Document segment: Begin
# tilt-trim sending unit for 115 evinrude



## Crayfishtom (Oct 31, 2008)

My tilt-trim gauge is pegged down to the bottom(off scale) removed sending unit bad wire it checks okay per manual on an ohm meter,however after hooking back up still pegged I only have 6.67 volts at the sending connection at the back of the gauge. Can't find a unit anywhere and I wonder if it is the gauge rather than the sending unit??


----------



## DOUBLE "D" & LV (Oct 2, 2007)

Could be. Usually they have battery voltage at the gauge terminal. Could be a bad power wire also.


----------



## Crayfishtom (Oct 31, 2008)

Thanks, I just pullsed the gauge and figured to try what a mechanic told me to put 12V to the sender lug and ground connected and it would move..no movement so gauge must be shot.


----------



## Danno (Oct 17, 2007)

Educate me. Do these gauges work based on the amount of voltage being sent from the sending unit to the gauge? Example on a 12v system the gauge is receiving 6v, would it be at the halfway mark? Very rough example.


----------



## Crayfishtom (Oct 31, 2008)
Document segment: End
Source data: Begin
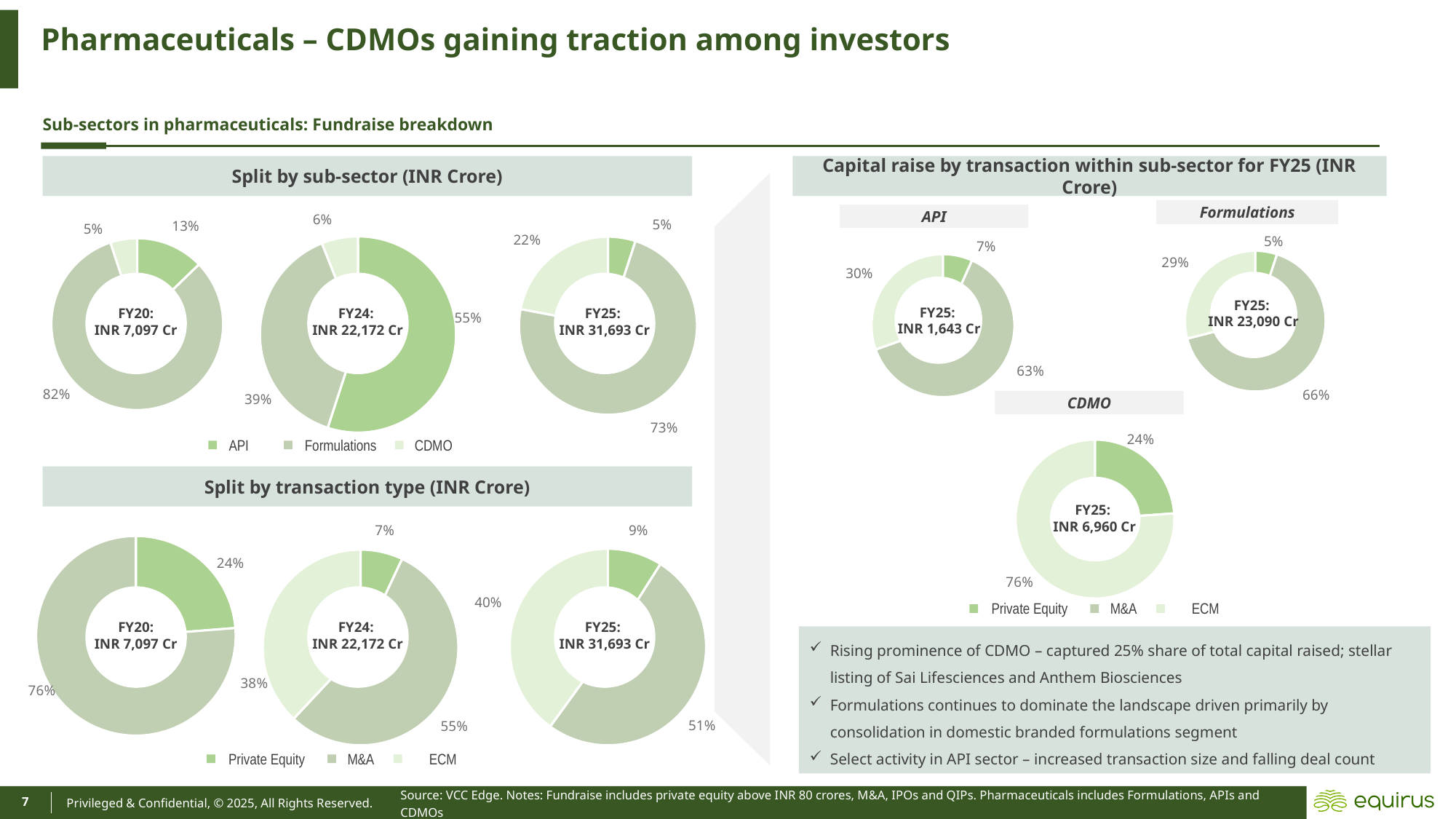
In the 'Split by transaction type (INR Crore)' chart, which transaction type has the smallest share in FY20? Private Equity What kind of chart is used throughout this slide to show the fundraise breakdowns? Donut (pie) chart In the 'Capital raise by transaction within sub-sector for FY25' chart, what share does ECM hold in the CDMO donut? 76% In the 'Split by sub-sector (INR Crore)' chart, what is the total fundraise shown in the centre of the FY25 donut? INR 31,693 Cr In the 'Capital raise by transaction within sub-sector for FY25' chart, what is the total capital raised shown for Formulations? INR 23,090 Cr In the 'Split by sub-sector (INR Crore)' chart, what share does Formulations hold in FY20? 82% In the 'Split by sub-sector (INR Crore)' chart, which sub-sector has the largest share in FY24? API In the 'Split by sub-sector (INR Crore)' chart, what share does CDMO hold in FY25? 22% In the 'Capital raise by transaction within sub-sector for FY25' chart, is the M&A share larger for API or for Formulations? Formulations In the 'Split by transaction type (INR Crore)' chart, what is the difference between the ECM share and the Private Equity share in FY24? 31% In the 'Split by sub-sector (INR Crore)' chart, how many sub-sectors does the legend list? 3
Source data: End
* **Goal of the exercise**
In the thread about the tilt-trim sending unit, how many volts did the poster find at the sending connection on the back of the gauge? The listing is not needed for this work.

* **Task answer**
6.67 volts.